10 сентября 2006 года.

Где-то между Абаканом и Тывой, Таштаголом и Саяно-Шушенским водохранилищем...

Звонок телефона совпал с сигналом будильника. Первым делом я решил прихлопнуть последнего. Стукнул кулаком по тумбочке, но этот гад оказался на краю, свалился, продолжая верещать. Куда-то пополз от меня. Со второй попытки я его настиг, прихлопнул, проснулся и, испытывая смутное подозрение, что не за горами поход в универмаг за новым будильником, потащился к телефонной тумбочке.

– Вы ошиблись... – просипел я в трубку.

– А хрен-то тебе, – злорадно отозвалось непосредственное начальство. – Долго спишь, начальник уголовного розыска! Или ты там не один? – голос майора Неваляева, начальника Рыдаловского РУВД, сделался на полтона ниже и каким-то любознательным.

– А вы приходите в гости, Игнатий Филиппович, в бельишке покопайтесь... – Я зевнул и чуть не вывихнул челюсть. Зачем звонить, если я и так пойду на работу?!

– Ты ласковый парень – в шесть-то неполных утра, – фыркнул шеф. – Не догадался еще, к чему я тебе звоню?

– К радостным хлопотам?

– Ладно, протирай зенки. На работу можешь не заходить.
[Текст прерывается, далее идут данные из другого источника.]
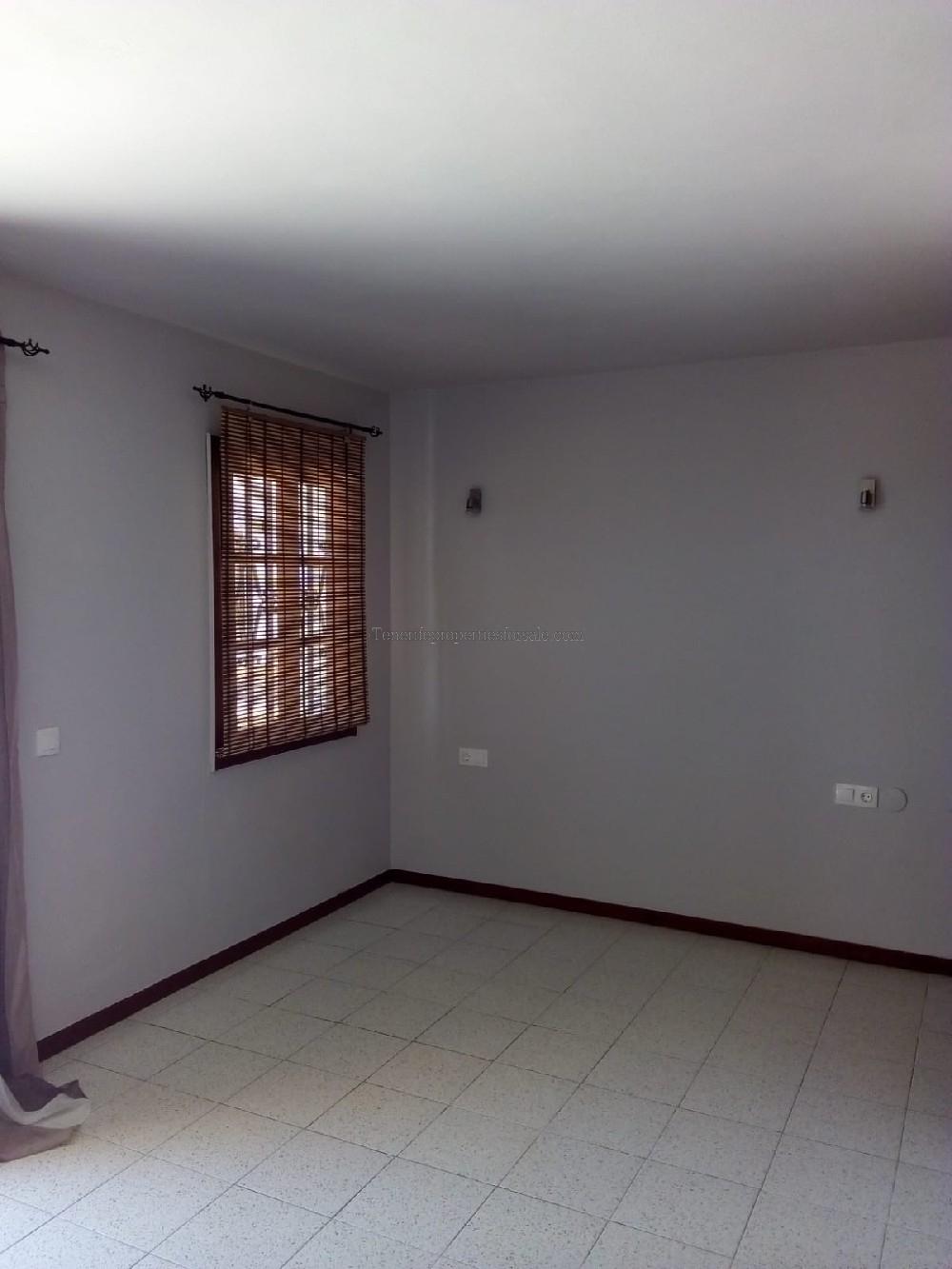 A0TVA627 Studio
– Отличная новость, – я извернулся и раздавил тапкой лицо усатой национальности, собравшееся удрать под тумбочку. – А что случилось, Игнатий Филиппович? Восемь человек пропали в тайге при испытании новой модели компаса?

– Остряк недоученный... – проворчал шеф. – Комсомольская, 66. Свежий труп. Мужчина лет сорока, не из местных. Снимал полдома у Завьяловой Валентины – в десять вечера был еще жив. Покойника обнаружила хозяйка – имеется у нее, в отличие от некоторых, обыкновение – вставать до рассвета. Вызвала «Скорую». Дежурный медик постучал по голове, вызвал патрульных. Те тоже не титаны ума – запросили уголовный розыск.
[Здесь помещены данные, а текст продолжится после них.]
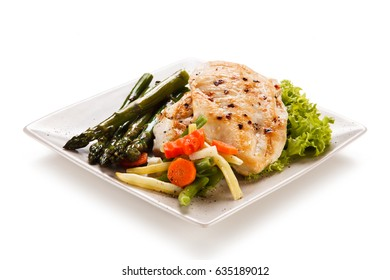 Grilled chicken fillet with asparagus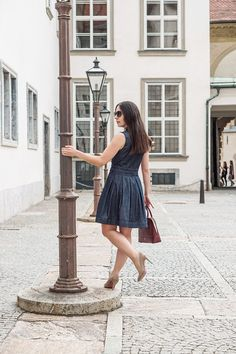 Denim All Over mit dem Jeanskleid – 7 Ways to Wear Business Outfit, Trends, Denim, Womens Fashion, How To Wear, Office, Dresses, Outfits For Work, Classic Fashion
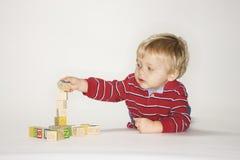 blockerar att leka för pojke Arkivbilder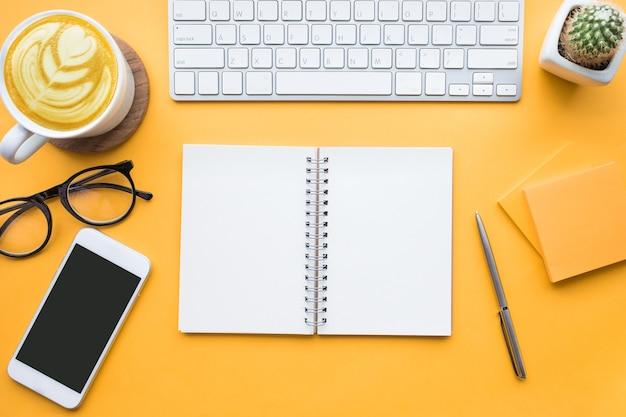 モダンなアクセサリーとオフィスデスクテーブルの上面図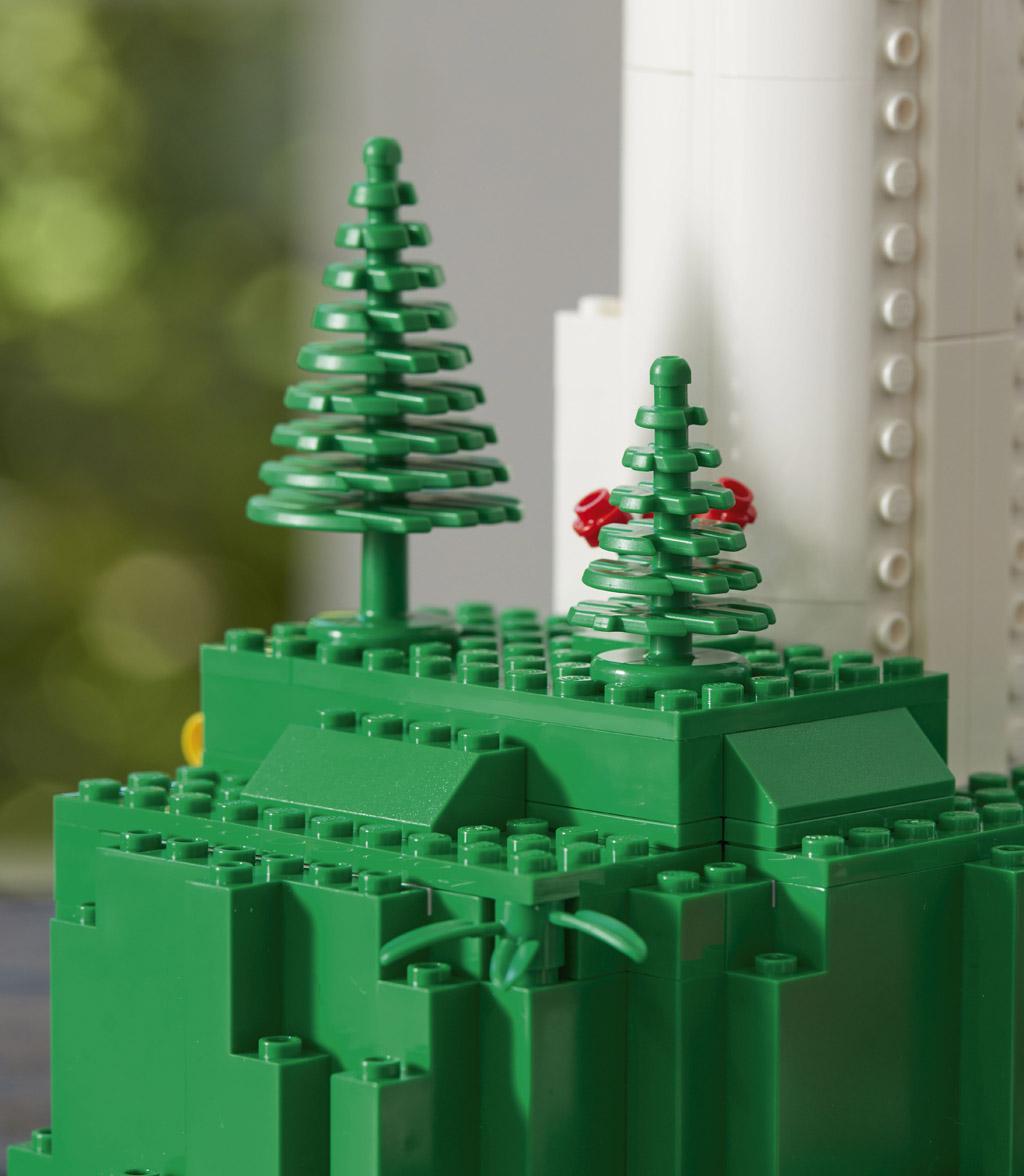 lego-creator-expert-vestas-windkraftanlage-10268-baum-2018 zusammengebaut.com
– А вы тут при чем, Игнатий Филиппович? – удивился я.

– Вот и я того же мнения, – в голосе начальства проявилось раздражение. – Езжай, разберись.

– Признаки насильственной смерти?

– Возможно. По крайней мере, непонятное. Медики подъедут минут через пятнадцать.

Положив трубку, я несколько минут сидел, привалившись к тумбочке. Погладил кота, который тут же принялся меня облизывать. Торопливость неуместна – куда спешить трупу? Аккуратно, чтобы не развалить эту хлипкую древность, я поднял с пола телефонный аппарат, отделил от него трубку, набрал простой четырехзначный номер.

– Больница, – вздохнул на том конце молодой врач Павлушкин.

– Богатов говорит. Как там наша больная?

– Ритмично бьется, – пошутил работник.

– А без шуток?

– А без шуток, Артем Николаевич, вашей больной в больнице больше нет. Выписали Яну Владимировну Островскую. Еще в субботу.

– Серьезно? – не поверил я.

– Ага. Доктор не даст соврать. Довела тут всех – рвалась на свободу, точно с каторги. Заставила провести себе техосмотр – лошади под капотом есть, давление масла нормальное, днище не заржавело... Но вы следите за ней – как минимум месяц никаких резких движений. Пусть дома сидит. Разойдутся швы, и что тогда? Второй раз мы Яну Владимировну не спасем. Поймите, Артем Николаевич, у нас не областная больница и светила отнюдь не с мировыми именами.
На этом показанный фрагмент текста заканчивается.